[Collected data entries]
^^^^^^^^^^^^^^^^

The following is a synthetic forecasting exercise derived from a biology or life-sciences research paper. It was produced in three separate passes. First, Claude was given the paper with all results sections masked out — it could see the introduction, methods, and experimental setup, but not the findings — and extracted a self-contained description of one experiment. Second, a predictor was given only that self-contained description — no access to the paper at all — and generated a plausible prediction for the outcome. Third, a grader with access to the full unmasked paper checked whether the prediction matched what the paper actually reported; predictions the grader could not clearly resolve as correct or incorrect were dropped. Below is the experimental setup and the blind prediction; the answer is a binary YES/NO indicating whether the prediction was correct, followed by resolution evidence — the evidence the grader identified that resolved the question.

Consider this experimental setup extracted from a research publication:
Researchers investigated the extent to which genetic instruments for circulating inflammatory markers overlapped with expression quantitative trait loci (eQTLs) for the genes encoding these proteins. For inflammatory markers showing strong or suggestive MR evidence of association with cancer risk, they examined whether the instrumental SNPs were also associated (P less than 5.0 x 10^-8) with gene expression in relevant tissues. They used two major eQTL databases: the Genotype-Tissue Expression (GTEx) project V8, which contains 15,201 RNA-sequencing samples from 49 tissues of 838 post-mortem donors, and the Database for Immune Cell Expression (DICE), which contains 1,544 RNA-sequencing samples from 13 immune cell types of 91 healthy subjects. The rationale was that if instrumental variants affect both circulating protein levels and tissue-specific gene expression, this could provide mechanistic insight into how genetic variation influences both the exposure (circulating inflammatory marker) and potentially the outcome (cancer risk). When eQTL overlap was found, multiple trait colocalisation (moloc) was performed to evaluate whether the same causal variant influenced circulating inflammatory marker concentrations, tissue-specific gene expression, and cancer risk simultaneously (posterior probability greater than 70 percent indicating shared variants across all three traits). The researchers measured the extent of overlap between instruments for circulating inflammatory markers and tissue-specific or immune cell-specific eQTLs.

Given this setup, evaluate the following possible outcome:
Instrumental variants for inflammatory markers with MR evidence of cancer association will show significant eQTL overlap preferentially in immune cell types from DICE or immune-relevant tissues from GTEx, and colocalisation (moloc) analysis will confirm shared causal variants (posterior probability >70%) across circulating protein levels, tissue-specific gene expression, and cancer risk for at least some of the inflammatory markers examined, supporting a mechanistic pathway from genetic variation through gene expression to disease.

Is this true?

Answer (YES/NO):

^^^^^^^^^^^^^^^^

Instructions for the task:
Where a line of the records contains the word "setup", copy that line.

Result of this task:
The following is a synthetic forecasting exercise derived from a biology or life-sciences research paper. It was produced in three separate passes. First, Claude was given the paper with all results sections masked out — it could see the introduction, methods, and experimental setup, but not the findings — and extracted a self-contained description of one experiment. Second, a predictor was given only that self-contained description — no access to the paper at all — and generated a plausible prediction for the outcome. Third, a grader with access to the full unmasked paper checked whether the prediction matched what the paper actually reported; predictions the grader could not clearly resolve as correct or incorrect were dropped. Below is the experimental setup and the blind prediction; the answer is a binary YES/NO indicating whether the prediction was correct, followed by resolution evidence — the evidence the grader identified that resolved the question.
Consider this experimental setup extracted from a research publication:
Given this setup, evaluate the following possible outcome:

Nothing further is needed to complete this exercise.